Small-caps went through a significant correction in 2022. Are they attractively valued right now?
The small-cap index was down 2 per cent in 2022, while the Nifty went up 4.3 per cent.
Although small-caps underperformed, the underperformance was relatively modest.
Most of the froth in the small-cap space has been removed, but the segment is not exactly cheap.
Compared to the Nifty, the small-cap index is trading at slightly higher than fair valuations.
How do you see valuations in the large- and mid-cap segments?
Of the three segments, large-caps are the cheapest on a relative basis.
Over the past decade, the Nifty has returned 12 per cent compound annual growth rate (CAGR), whereas the BSE MidCap 150 Index has returned 16 per cent CAGR.
In terms of valuation, the mid-cap index is the most expensive.
But this segment also has a high concentration of good quality companies with growth significantly higher than large-caps, and the risk of an accident significantly lower than small-caps.
Therefore, the premium valuation may be justified to some extent, although it limits the extent of future outperformance.
How should investors go about allocating to equity schemes in the current scenario?
We encourage investors to focus on long-term goals and stay true to their asset allocation.
The market faces some headwinds, largely in the form of high valuations and global uncertainty.
However, we should not ignore the tailwinds in the form of strong earnings growth expectations and a healthy long-term growth outlook for India.
Investors may look to use meaningful corrections to deploy additional funds.
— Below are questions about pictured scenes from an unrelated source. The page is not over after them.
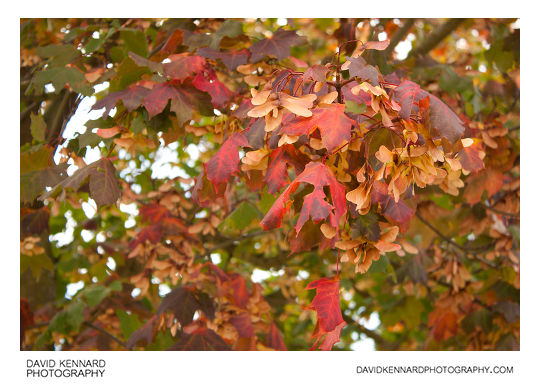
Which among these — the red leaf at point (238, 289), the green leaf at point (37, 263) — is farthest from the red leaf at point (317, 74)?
the green leaf at point (37, 263)

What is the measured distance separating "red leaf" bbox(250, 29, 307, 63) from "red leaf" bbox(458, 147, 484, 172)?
67 cm

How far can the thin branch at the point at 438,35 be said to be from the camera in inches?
115

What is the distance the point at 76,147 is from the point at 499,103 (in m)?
2.26

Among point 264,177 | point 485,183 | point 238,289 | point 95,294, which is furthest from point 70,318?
point 485,183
New investors may choose less risky products like balanced advantage funds or other hybrid funds or large-cap funds.
In 2022, which sectoral calls proved to be the best bet for IDFC MF? Which well-performing sectors or themes did you miss out on?
We were overweight on automotive across most funds which did well, and overweight on corporate/public sector banks in some funds which did very well.
In terms of misses, capital goods was a miss across most funds.
Redemptions from active equity schemes surged 60 per cent month-on-month in November as investors booked profits. Do you think this was the right move, especially for those who had made a good profit?
In addition to individual needs for funds, investors may have used rebalancing strategies to take advantage of sharp equity peaks and troughs, given their greater appreciation for portfolio diversification across debt and equity.